* begin *

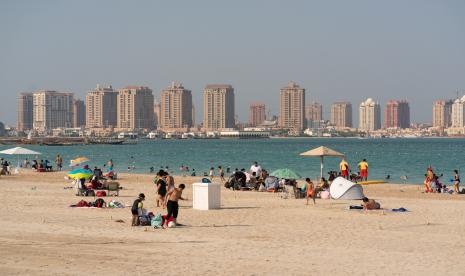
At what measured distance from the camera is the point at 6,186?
33.0 metres

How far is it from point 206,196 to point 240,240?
21.1 ft

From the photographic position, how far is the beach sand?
13125 mm

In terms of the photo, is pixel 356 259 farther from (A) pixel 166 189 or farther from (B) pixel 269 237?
(A) pixel 166 189

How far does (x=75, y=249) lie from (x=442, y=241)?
7972 mm

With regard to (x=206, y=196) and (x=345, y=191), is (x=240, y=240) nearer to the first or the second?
(x=206, y=196)

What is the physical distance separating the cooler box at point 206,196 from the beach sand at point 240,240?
1.58ft

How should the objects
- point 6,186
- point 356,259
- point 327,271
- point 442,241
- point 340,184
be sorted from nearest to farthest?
point 327,271 < point 356,259 < point 442,241 < point 340,184 < point 6,186

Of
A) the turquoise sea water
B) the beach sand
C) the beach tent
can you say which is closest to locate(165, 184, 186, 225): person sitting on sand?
the beach sand

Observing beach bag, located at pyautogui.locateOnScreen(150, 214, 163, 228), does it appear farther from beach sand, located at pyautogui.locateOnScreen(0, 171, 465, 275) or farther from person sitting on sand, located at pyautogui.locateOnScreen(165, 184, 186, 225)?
beach sand, located at pyautogui.locateOnScreen(0, 171, 465, 275)

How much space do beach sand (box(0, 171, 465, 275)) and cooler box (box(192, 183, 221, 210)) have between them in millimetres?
482

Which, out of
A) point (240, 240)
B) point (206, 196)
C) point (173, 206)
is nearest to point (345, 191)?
point (206, 196)

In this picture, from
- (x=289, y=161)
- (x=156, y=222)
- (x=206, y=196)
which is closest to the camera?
(x=156, y=222)

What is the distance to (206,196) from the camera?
2275cm

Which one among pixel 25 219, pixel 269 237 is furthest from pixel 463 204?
pixel 25 219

* end *

What to work on » Rewrite all the rows with "cooler box" replaced by "ice chest" and everything else unchanged. Leave the pictures out.

Exercise output »
At what measured distance from the camera is the point at 6,186?
33.0 metres

How far is it from point 206,196 to point 240,240?
21.1 ft

From the photographic position, how far is the beach sand?
13125 mm

In terms of the photo, is pixel 356 259 farther from (A) pixel 166 189 or farther from (B) pixel 269 237?
(A) pixel 166 189

How far does (x=75, y=249) lie from (x=442, y=241)?
7972 mm

With regard to (x=206, y=196) and (x=345, y=191), is (x=240, y=240) nearer to the first or the second?
(x=206, y=196)

What is the physical distance separating the ice chest at point 206,196 from the beach sand at point 240,240?
1.58ft

How should the objects
- point 6,186
- point 356,259
- point 327,271
- point 442,241
- point 340,184
be sorted from nearest to farthest?
point 327,271 < point 356,259 < point 442,241 < point 340,184 < point 6,186

Of
A) the turquoise sea water
B) the beach sand
C) the beach tent
can you say which is closest to locate(165, 184, 186, 225): person sitting on sand?
the beach sand

Observing beach bag, located at pyautogui.locateOnScreen(150, 214, 163, 228), does it appear farther from beach sand, located at pyautogui.locateOnScreen(0, 171, 465, 275) or farther from person sitting on sand, located at pyautogui.locateOnScreen(165, 184, 186, 225)?
beach sand, located at pyautogui.locateOnScreen(0, 171, 465, 275)

How much space do beach sand (box(0, 171, 465, 275)) and ice chest (box(192, 183, 221, 210)) have between them in millimetres?
482

Which, out of
A) point (240, 240)
B) point (206, 196)
C) point (173, 206)
is nearest to point (345, 191)?
point (206, 196)

In this picture, from
- (x=289, y=161)
- (x=156, y=222)
- (x=206, y=196)
which is closest to the camera?
(x=156, y=222)

What is the distance to (206,196) from the camera?
2275cm

Which one among pixel 25 219, pixel 269 237 is furthest from pixel 463 204?
pixel 25 219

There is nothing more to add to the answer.